--- Your task ---
Every record must appear in your reply exactly as written.

Collected data entries
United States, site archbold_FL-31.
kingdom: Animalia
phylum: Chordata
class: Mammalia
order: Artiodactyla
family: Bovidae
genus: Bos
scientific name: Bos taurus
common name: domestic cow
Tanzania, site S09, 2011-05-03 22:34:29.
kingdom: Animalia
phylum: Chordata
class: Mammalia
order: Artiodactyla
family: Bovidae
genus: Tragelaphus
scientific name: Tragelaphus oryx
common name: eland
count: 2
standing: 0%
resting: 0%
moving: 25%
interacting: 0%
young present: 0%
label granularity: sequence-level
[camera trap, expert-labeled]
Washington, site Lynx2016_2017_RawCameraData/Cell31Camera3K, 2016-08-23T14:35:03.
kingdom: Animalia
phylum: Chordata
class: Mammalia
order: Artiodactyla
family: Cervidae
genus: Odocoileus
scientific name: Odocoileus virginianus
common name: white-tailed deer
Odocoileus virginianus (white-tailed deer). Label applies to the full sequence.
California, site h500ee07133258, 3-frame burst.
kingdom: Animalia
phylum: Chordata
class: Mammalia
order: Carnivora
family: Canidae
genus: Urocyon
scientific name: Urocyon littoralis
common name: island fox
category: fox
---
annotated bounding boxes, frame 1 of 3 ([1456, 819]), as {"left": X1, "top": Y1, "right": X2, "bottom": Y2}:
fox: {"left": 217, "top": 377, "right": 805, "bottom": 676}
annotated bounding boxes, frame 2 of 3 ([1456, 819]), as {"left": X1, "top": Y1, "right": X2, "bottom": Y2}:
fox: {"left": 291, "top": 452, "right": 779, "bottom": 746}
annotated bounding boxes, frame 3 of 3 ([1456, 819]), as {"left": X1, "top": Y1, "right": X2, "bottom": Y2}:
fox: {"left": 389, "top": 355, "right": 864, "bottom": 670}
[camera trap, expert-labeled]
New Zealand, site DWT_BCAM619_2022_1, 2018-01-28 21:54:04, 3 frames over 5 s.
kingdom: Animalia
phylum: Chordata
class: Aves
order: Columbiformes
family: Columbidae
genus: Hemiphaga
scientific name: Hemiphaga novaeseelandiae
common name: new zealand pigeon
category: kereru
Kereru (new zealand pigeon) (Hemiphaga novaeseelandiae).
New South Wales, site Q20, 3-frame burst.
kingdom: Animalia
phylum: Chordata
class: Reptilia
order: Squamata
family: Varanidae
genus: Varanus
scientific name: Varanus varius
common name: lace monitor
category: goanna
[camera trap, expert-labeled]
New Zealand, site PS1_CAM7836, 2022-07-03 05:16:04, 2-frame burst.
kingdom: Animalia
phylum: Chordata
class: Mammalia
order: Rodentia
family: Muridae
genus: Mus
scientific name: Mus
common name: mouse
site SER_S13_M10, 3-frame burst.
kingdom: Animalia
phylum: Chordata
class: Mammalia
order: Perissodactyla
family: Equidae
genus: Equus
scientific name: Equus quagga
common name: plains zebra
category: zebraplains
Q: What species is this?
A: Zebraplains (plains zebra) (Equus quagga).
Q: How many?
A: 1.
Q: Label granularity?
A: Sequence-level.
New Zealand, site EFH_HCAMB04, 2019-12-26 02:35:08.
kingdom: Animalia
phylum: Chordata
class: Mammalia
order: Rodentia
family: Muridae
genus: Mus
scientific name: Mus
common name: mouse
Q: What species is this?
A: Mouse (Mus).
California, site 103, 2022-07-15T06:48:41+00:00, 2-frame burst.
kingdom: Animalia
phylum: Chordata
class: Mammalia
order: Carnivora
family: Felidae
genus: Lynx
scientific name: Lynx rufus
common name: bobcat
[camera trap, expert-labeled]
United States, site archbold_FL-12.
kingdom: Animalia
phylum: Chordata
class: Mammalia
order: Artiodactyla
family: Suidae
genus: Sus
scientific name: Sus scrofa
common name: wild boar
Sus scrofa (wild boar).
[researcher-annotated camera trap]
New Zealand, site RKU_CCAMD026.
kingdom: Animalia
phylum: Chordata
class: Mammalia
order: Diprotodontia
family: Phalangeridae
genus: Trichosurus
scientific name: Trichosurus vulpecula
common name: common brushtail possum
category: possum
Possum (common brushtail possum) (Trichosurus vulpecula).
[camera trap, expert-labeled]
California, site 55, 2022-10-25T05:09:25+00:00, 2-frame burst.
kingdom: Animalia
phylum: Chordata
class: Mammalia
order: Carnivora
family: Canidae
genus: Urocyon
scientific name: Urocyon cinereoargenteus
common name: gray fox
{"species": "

--- Finished exercise ---
United States, site archbold_FL-31.
kingdom: Animalia
phylum: Chordata
class: Mammalia
order: Artiodactyla
family: Bovidae
genus: Bos
scientific name: Bos taurus
common name: domestic cow
Tanzania, site S09, 2011-05-03 22:34:29.
kingdom: Animalia
phylum: Chordata
class: Mammalia
order: Artiodactyla
family: Bovidae
genus: Tragelaphus
scientific name: Tragelaphus oryx
common name: eland
count: 2
standing: 0%
resting: 0%
moving: 25%
interacting: 0%
young present: 0%
label granularity: sequence-level
[camera trap, expert-labeled]
Washington, site Lynx2016_2017_RawCameraData/Cell31Camera3K, 2016-08-23T14:35:03.
kingdom: Animalia
phylum: Chordata
class: Mammalia
order: Artiodactyla
family: Cervidae
genus: Odocoileus
scientific name: Odocoileus virginianus
common name: white-tailed deer
Odocoileus virginianus (white-tailed deer). Label applies to the full sequence.
California, site h500ee07133258, 3-frame burst.
kingdom: Animalia
phylum: Chordata
class: Mammalia
order: Carnivora
family: Canidae
genus: Urocyon
scientific name: Urocyon littoralis
common name: island fox
category: fox
---
annotated bounding boxes, frame 1 of 3 ([1456, 819]), as {"left": X1, "top": Y1, "right": X2, "bottom": Y2}:
fox: {"left": 217, "top": 377, "right": 805, "bottom": 676}
annotated bounding boxes, frame 2 of 3 ([1456, 819]), as {"left": X1, "top": Y1, "right": X2, "bottom": Y2}:
fox: {"left": 291, "top": 452, "right": 779, "bottom": 746}
annotated bounding boxes, frame 3 of 3 ([1456, 819]), as {"left": X1, "top": Y1, "right": X2, "bottom": Y2}:
fox: {"left": 389, "top": 355, "right": 864, "bottom": 670}
[camera trap, expert-labeled]
New Zealand, site DWT_BCAM619_2022_1, 2018-01-28 21:54:04, 3 frames over 5 s.
kingdom: Animalia
phylum: Chordata
class: Aves
order: Columbiformes
family: Columbidae
genus: Hemiphaga
scientific name: Hemiphaga novaeseelandiae
common name: new zealand pigeon
category: kereru
Kereru (new zealand pigeon) (Hemiphaga novaeseelandiae).
New South Wales, site Q20, 3-frame burst.
kingdom: Animalia
phylum: Chordata
class: Reptilia
order: Squamata
family: Varanidae
genus: Varanus
scientific name: Varanus varius
common name: lace monitor
category: goanna
[camera trap, expert-labeled]
New Zealand, site PS1_CAM7836, 2022-07-03 05:16:04, 2-frame burst.
kingdom: Animalia
phylum: Chordata
class: Mammalia
order: Rodentia
family: Muridae
genus: Mus
scientific name: Mus
common name: mouse
site SER_S13_M10, 3-frame burst.
kingdom: Animalia
phylum: Chordata
class: Mammalia
order: Perissodactyla
family: Equidae
genus: Equus
scientific name: Equus quagga
common name: plains zebra
category: zebraplains
Q: What species is this?
A: Zebraplains (plains zebra) (Equus quagga).
Q: How many?
A: 1.
Q: Label granularity?
A: Sequence-level.
New Zealand, site EFH_HCAMB04, 2019-12-26 02:35:08.
kingdom: Animalia
phylum: Chordata
class: Mammalia
order: Rodentia
family: Muridae
genus: Mus
scientific name: Mus
common name: mouse
Q: What species is this?
A: Mouse (Mus).
California, site 103, 2022-07-15T06:48:41+00:00, 2-frame burst.
kingdom: Animalia
phylum: Chordata
class: Mammalia
order: Carnivora
family: Felidae
genus: Lynx
scientific name: Lynx rufus
common name: bobcat
[camera trap, expert-labeled]
United States, site archbold_FL-12.
kingdom: Animalia
phylum: Chordata
class: Mammalia
order: Artiodactyla
family: Suidae
genus: Sus
scientific name: Sus scrofa
common name: wild boar
Sus scrofa (wild boar).
[researcher-annotated camera trap]
New Zealand, site RKU_CCAMD026.
kingdom: Animalia
phylum: Chordata
class: Mammalia
order: Diprotodontia
family: Phalangeridae
genus: Trichosurus
scientific name: Trichosurus vulpecula
common name: common brushtail possum
category: possum
Possum (common brushtail possum) (Trichosurus vulpecula).
[camera trap, expert-labeled]
California, site 55, 2022-10-25T05:09:25+00:00, 2-frame burst.
kingdom: Animalia
phylum: Chordata
class: Mammalia
order: Carnivora
family: Canidae
genus: Urocyon
scientific name: Urocyon cinereoargenteus
common name: gray fox
{"species": "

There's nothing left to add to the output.